begin

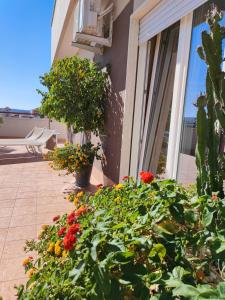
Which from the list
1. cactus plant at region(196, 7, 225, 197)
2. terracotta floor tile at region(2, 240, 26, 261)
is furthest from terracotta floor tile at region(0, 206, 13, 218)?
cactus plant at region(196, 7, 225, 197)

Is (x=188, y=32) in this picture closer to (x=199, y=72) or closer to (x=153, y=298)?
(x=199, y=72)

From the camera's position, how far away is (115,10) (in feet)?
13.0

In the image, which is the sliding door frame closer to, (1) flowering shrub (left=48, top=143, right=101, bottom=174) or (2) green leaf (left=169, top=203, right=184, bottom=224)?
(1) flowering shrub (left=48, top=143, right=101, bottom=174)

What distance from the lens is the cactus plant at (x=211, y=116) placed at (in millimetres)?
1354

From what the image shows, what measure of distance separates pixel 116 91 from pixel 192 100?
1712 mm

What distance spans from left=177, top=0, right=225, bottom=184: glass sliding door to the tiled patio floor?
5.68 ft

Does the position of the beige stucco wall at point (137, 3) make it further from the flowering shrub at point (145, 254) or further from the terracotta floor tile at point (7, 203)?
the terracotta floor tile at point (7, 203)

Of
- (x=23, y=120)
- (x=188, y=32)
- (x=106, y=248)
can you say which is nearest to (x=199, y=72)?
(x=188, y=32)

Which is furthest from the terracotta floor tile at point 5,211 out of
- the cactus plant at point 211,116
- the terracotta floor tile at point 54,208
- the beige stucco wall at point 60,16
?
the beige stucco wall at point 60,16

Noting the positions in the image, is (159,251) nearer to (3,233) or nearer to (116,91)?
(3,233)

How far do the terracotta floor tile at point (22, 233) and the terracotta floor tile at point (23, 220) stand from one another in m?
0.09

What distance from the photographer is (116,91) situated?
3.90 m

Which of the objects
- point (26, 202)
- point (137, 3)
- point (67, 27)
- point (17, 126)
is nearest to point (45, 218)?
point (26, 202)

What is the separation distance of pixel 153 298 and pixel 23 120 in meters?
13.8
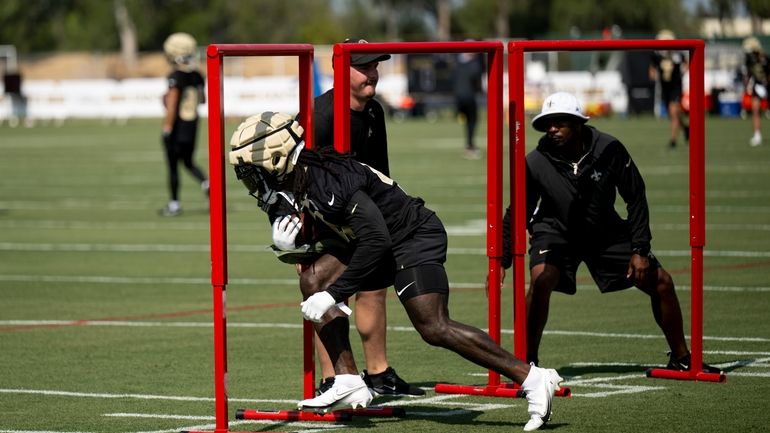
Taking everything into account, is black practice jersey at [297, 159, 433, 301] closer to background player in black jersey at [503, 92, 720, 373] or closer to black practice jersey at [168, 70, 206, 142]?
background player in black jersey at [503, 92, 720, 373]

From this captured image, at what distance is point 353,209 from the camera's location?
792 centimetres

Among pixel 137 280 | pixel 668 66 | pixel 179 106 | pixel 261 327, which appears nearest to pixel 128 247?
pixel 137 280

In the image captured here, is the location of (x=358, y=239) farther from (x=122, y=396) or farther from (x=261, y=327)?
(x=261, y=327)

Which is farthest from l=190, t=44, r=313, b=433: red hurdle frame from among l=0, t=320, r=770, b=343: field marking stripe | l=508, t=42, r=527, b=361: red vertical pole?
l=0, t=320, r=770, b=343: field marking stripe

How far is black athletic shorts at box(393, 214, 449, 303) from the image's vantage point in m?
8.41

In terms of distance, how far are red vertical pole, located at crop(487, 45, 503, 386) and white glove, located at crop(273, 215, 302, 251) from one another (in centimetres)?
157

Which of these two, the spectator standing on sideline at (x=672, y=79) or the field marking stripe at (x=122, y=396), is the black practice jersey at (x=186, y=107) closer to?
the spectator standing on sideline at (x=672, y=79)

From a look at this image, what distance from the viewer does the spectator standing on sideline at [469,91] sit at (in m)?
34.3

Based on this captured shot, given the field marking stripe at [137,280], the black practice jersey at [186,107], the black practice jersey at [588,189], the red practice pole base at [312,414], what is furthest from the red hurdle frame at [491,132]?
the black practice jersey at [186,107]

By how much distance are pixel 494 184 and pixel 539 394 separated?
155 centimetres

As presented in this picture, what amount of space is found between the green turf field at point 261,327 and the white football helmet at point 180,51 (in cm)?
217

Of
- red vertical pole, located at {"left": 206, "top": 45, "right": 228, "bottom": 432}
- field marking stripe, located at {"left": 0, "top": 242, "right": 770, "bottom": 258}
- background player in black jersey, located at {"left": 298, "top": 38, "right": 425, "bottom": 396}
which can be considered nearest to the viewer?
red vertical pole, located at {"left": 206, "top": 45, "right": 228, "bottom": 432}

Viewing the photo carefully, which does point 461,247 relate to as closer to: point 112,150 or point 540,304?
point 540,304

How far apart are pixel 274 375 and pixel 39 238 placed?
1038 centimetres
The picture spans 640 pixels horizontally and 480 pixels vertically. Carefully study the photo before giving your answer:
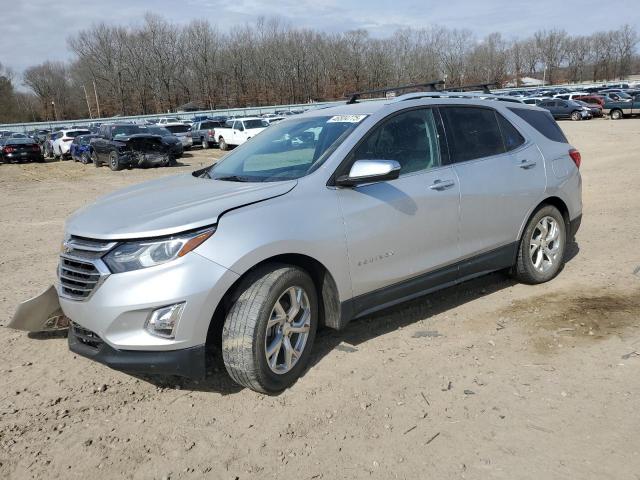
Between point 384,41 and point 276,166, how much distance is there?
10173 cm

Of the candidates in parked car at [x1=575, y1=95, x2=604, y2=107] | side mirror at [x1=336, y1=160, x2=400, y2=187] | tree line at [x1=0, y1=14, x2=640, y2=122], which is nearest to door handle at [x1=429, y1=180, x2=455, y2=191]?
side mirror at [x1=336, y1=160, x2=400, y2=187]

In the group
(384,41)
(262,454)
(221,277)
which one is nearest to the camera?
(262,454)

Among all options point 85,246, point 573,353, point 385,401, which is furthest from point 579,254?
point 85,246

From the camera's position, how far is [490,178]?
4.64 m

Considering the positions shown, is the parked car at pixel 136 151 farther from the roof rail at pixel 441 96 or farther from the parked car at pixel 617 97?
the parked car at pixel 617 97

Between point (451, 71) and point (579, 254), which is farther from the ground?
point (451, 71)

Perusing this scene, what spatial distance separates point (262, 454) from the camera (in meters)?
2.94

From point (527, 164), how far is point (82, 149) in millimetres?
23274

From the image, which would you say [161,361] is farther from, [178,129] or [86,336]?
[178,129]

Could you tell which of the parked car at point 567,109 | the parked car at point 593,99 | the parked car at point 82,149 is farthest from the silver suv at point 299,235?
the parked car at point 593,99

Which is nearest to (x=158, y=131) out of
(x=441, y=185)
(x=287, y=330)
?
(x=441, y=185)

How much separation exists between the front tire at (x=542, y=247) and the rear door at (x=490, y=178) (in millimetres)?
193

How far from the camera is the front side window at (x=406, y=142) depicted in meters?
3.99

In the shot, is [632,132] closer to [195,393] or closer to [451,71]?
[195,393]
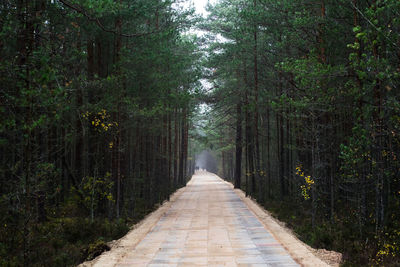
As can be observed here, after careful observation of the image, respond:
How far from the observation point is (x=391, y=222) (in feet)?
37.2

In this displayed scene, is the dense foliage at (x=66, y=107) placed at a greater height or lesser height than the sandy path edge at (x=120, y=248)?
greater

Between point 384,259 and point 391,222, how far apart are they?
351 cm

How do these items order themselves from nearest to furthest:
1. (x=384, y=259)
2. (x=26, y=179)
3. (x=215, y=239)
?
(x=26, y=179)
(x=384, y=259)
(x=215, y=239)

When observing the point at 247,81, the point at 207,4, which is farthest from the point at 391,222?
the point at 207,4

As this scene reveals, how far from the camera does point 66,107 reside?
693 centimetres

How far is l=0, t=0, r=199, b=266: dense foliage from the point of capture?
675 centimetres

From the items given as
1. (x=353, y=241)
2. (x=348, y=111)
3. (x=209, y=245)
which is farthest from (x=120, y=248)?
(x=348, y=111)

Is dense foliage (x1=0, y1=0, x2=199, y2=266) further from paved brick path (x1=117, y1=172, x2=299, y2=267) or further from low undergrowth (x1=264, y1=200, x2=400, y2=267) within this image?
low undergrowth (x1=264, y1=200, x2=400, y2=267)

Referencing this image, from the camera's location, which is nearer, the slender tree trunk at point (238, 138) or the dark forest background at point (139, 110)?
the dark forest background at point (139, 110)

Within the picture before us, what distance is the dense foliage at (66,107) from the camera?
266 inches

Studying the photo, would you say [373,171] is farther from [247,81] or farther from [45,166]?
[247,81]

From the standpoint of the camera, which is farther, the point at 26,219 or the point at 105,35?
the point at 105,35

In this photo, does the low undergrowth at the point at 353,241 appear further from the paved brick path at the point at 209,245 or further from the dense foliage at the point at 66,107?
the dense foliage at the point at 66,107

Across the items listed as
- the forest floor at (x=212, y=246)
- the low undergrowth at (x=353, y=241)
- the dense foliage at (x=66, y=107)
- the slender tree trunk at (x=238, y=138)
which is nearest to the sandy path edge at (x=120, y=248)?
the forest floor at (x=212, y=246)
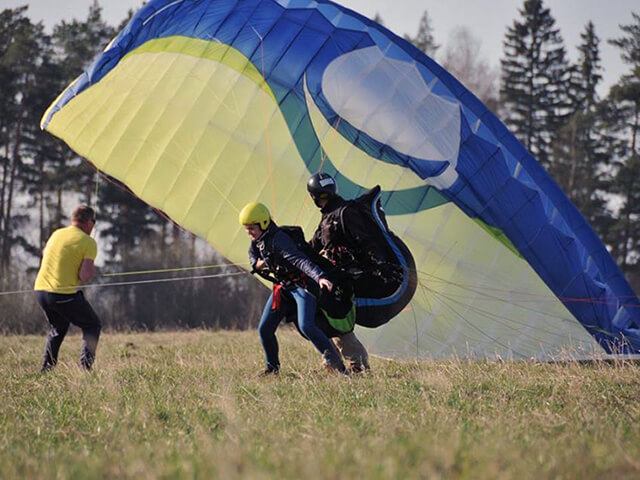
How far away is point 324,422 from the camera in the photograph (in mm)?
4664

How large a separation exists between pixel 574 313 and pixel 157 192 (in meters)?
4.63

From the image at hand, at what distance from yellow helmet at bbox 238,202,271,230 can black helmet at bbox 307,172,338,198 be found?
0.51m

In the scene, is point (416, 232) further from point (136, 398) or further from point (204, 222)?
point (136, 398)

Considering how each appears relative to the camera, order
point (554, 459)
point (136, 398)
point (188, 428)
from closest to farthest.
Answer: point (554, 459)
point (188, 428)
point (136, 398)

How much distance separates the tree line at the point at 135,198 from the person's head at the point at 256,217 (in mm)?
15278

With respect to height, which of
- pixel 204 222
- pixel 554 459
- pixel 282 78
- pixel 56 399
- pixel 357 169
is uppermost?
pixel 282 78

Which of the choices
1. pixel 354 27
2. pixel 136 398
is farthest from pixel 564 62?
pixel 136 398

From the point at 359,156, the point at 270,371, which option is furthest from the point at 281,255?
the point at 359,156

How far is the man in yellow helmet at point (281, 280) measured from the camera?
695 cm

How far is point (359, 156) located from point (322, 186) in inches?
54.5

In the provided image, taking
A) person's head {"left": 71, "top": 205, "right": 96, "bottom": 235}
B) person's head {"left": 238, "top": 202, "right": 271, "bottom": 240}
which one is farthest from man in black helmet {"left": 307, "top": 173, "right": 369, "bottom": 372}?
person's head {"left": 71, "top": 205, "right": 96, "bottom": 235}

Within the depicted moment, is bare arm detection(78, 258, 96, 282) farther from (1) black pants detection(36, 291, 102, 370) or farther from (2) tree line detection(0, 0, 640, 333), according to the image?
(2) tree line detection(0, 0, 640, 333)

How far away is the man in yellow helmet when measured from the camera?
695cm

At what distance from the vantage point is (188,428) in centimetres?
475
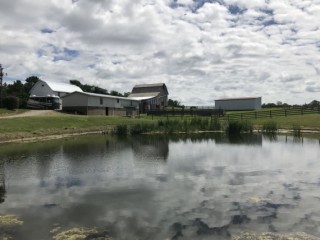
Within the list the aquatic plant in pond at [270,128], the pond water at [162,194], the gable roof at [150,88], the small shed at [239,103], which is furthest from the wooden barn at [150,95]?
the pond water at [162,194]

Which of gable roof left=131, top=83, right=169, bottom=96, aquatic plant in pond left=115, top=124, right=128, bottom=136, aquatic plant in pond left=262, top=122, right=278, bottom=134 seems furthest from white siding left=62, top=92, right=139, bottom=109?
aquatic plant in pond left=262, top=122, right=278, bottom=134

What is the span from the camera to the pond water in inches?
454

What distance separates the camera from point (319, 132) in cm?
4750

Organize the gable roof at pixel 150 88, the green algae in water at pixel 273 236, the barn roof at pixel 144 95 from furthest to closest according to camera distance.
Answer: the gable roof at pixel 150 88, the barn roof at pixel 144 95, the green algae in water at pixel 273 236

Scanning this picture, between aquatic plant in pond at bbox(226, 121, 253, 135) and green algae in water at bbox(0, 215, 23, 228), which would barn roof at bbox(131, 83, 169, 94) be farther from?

end

The exercise: Edit the lines starting with the line that contains "Within the depicted" and going on through the line that contains "Answer: the gable", replacing "camera" with "viewpoint" and keeping everything else unchanged. Give only those lines, with the pictures left out.

Result below:
Within the depicted moment, is bare arm detection(78, 258, 96, 282) farther from (1) black pants detection(36, 291, 102, 370) or farther from (2) tree line detection(0, 0, 640, 333), according to the image?
(2) tree line detection(0, 0, 640, 333)

How far away is the man in yellow helmet when measured from the viewpoint?
695cm

At what distance from the vantage point is (188,428) in centimetres?
475
Within the list the aquatic plant in pond at [270,128], the pond water at [162,194], the gable roof at [150,88], the small shed at [239,103], which is furthest from the wooden barn at [150,95]?
the pond water at [162,194]

Which of gable roof left=131, top=83, right=169, bottom=96, aquatic plant in pond left=115, top=124, right=128, bottom=136, aquatic plant in pond left=262, top=122, right=278, bottom=134 seems furthest from white siding left=62, top=92, right=139, bottom=109?
aquatic plant in pond left=262, top=122, right=278, bottom=134

What is the span from the viewpoint to the pond water in inches?
454

What distance separates the viewpoint from point (319, 132) in cm?
4750

Organize the gable roof at pixel 150 88, the green algae in water at pixel 273 236, the barn roof at pixel 144 95 from furthest to closest according to viewpoint distance.
Answer: the gable roof at pixel 150 88, the barn roof at pixel 144 95, the green algae in water at pixel 273 236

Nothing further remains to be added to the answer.